▶ _Input data_
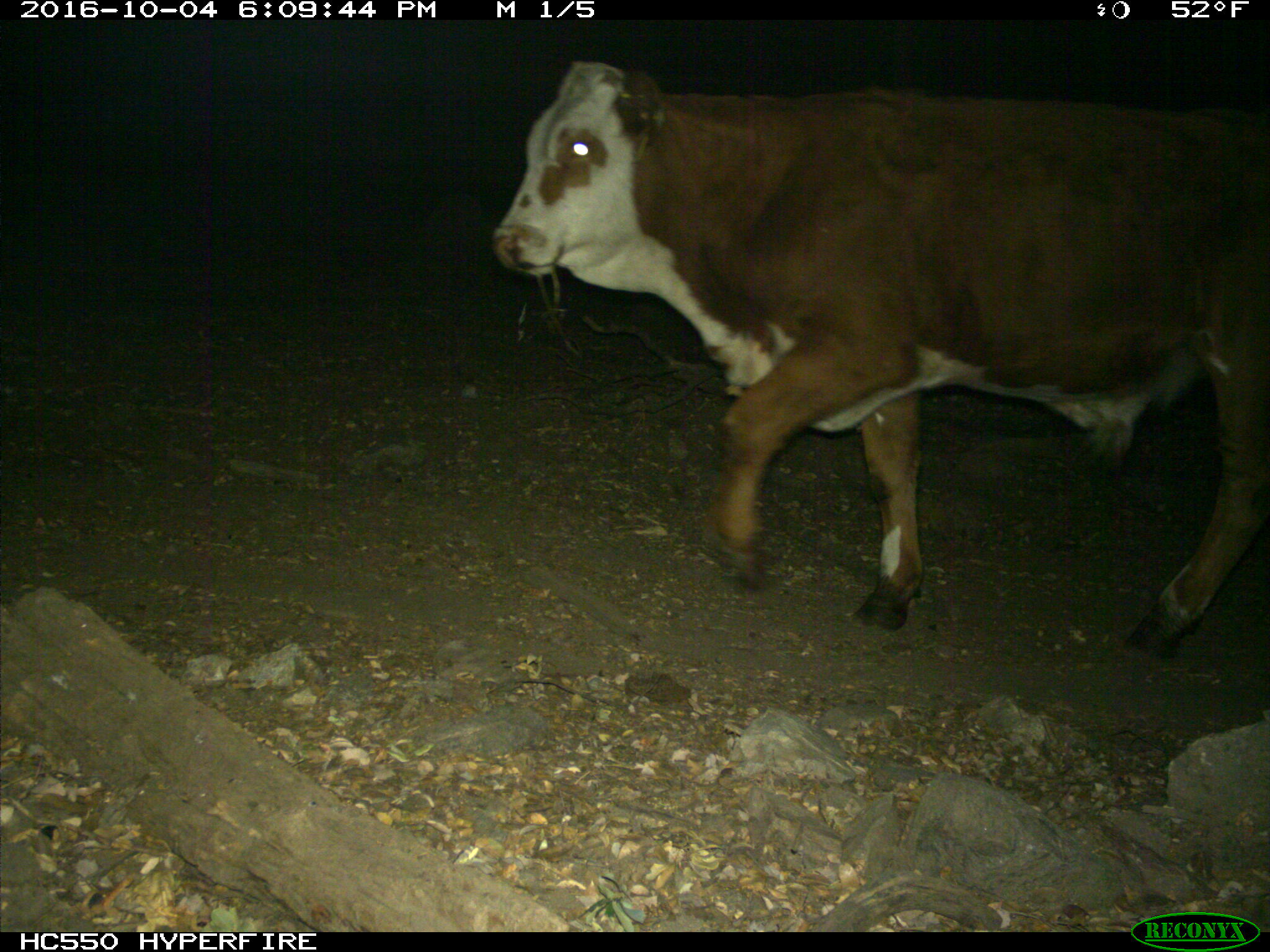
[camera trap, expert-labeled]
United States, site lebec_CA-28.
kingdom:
...
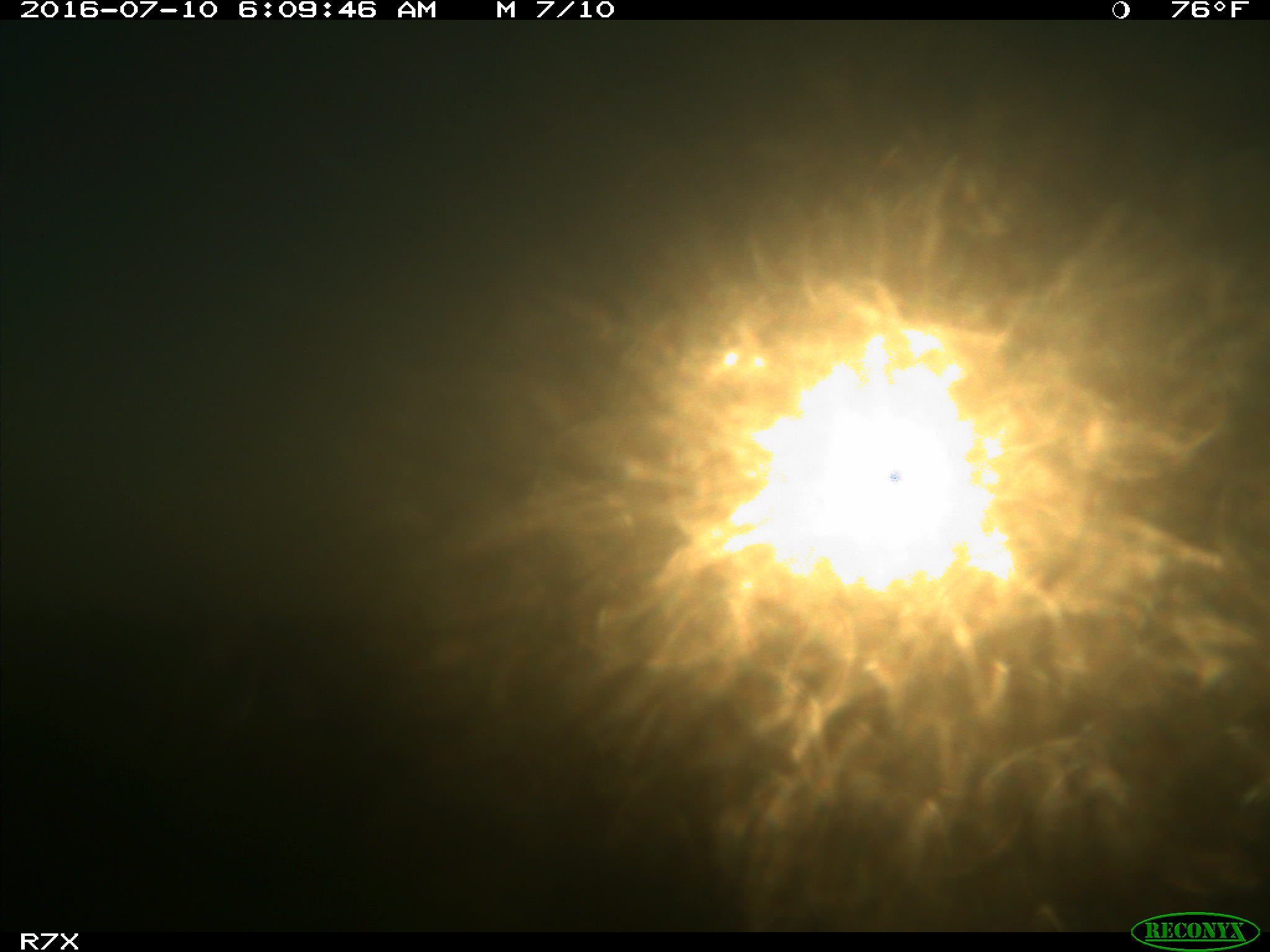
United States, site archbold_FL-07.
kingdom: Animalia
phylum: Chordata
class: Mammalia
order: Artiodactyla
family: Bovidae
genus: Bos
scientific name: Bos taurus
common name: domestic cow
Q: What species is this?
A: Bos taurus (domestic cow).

▶ _Your assignment_
Every line with the word "States" in it should be copied from the listing above.

▶ _Output for this exercise_
United States, site lebec_CA-28.
United States, site archbold_FL-07.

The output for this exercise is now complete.